En pocas palabras Helen puso al médico al corriente de la aventura del árbol. Esta vez no tuvo necesidad de descender a dar detalles para producir efecto. El doctor Parry, con los ojos centelleantes y los labios apretados, la escuchó tratando de ocultar su impresión.

—Retiro lo que dije de la bomba —afirmó—. Gracias al Cielo, tiene usted todavía un gran sentido del peligro.

—Entonces ¿no cree que fui una loca al desviarme de mi camino? —preguntó Helen.

—Creo que fue lo más prudente que ha hecho usted en su vida.

Helen se quedó pensativa.

—Es una lástima que no le distinguiera bien —dijo—. Quiero decir cuando el árbol se transformó en hombre. ¿Cree usted realmente que es una persona de estos alrededores la que estaba esperando en la arboleda?

El doctor Parry movió la cabeza.

—No. Éste es, sin duda, el quinto asesinato de una serie de ellos, como los dos primeros fueron cometidos en la ciudad, es probable que el criminal viva allí. Seguramente en este momento se encuentra entre su familia… Lo que la policía tendría que hacer es averiguar a qué respetable ciudadano de los que ahora están cenando le falta un trozo de su bufanda de seda blanca.

—¿Quiere usted decir que eso puede ser una pista?

La joven se sintió trastornada al oír la explicación.

—Sí. Encontré un trozo de bufanda en la boca de Ceridwen. Sus dientes debieron de hacer presa en el asesino cuando luchaban. No sería la de él una tarea fácil…, ni la de ella tampoco. No debía decirle a usted nada de esto, pero deseo alejar de aquí todo peligro. Acompáñeme hasta la puerta y compruebe luego si todos los cerrojos están echados.

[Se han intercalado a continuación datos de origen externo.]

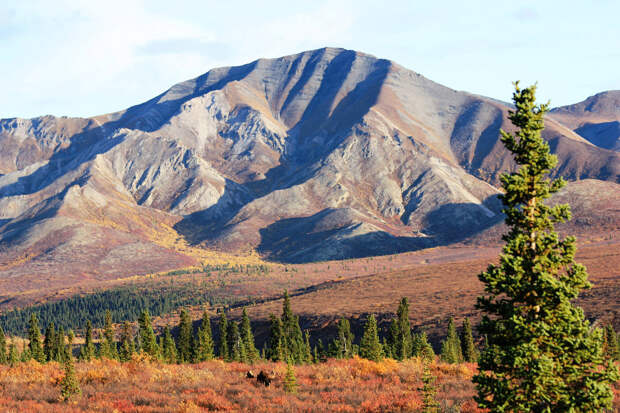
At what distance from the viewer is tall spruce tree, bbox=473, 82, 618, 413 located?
40.9 feet

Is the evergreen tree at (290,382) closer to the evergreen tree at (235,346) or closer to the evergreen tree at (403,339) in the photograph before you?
the evergreen tree at (235,346)

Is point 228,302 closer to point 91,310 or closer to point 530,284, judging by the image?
point 91,310

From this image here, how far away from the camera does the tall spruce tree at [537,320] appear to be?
12.5 metres

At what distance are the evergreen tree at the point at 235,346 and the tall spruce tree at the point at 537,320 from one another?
194 ft

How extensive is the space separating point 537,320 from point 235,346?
231 feet

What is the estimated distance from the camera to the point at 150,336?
65875 mm

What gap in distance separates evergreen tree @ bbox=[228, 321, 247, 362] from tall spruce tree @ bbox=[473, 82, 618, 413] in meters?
59.0

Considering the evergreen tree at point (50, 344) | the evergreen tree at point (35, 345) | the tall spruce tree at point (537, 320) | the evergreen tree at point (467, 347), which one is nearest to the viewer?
the tall spruce tree at point (537, 320)

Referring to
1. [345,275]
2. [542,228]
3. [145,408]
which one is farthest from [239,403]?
[345,275]

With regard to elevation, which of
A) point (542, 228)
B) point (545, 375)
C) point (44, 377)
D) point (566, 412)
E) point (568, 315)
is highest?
point (542, 228)

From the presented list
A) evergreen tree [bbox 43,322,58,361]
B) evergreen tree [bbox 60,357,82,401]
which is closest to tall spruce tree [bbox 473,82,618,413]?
evergreen tree [bbox 60,357,82,401]

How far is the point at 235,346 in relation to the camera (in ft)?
258

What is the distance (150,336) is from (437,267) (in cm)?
11645

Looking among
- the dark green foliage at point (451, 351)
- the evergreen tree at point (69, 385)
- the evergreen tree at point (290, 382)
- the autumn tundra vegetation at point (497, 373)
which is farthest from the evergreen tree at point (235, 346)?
the evergreen tree at point (69, 385)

Helen obedeció, sintiéndose entristecida cuando le vio desaparecer en la oscuridad del jardín. El vendaval parecía querer arrancar de raíz los laureles de la senda y las matas de siemprevivas que crecían en el césped.

Los árboles estaban vivos: intentaban moverse, entrar en la casa…

Helen cerró la puerta, y al oír el ruido de la cerradura experimentó una profunda sensación de seguridad. El vestíbulo parecía tan tranquilo como una alberca cuando el viento ha dejado de aullar. Había serenidad en el suave brillo de sus luces, y comodidad y tibieza en la gruesa alfombra azul. El lujo de «La Cúspide» hacia olvidar el horroroso recuerdo del asesinato.

Como el vestíbulo estaba desierto, bajó a su habitación, donde parecía encontrarse aún el señor Parry. Pero apenas se sentó ante el fuego se abrió la puerta y apareció la cabeza de la señora Oates, que dijo con un ronco bisbiseo:

—Vengo a advertirle una cosa. Debe usted tener cuidado. Hay algo raro en esa nueva enfermera.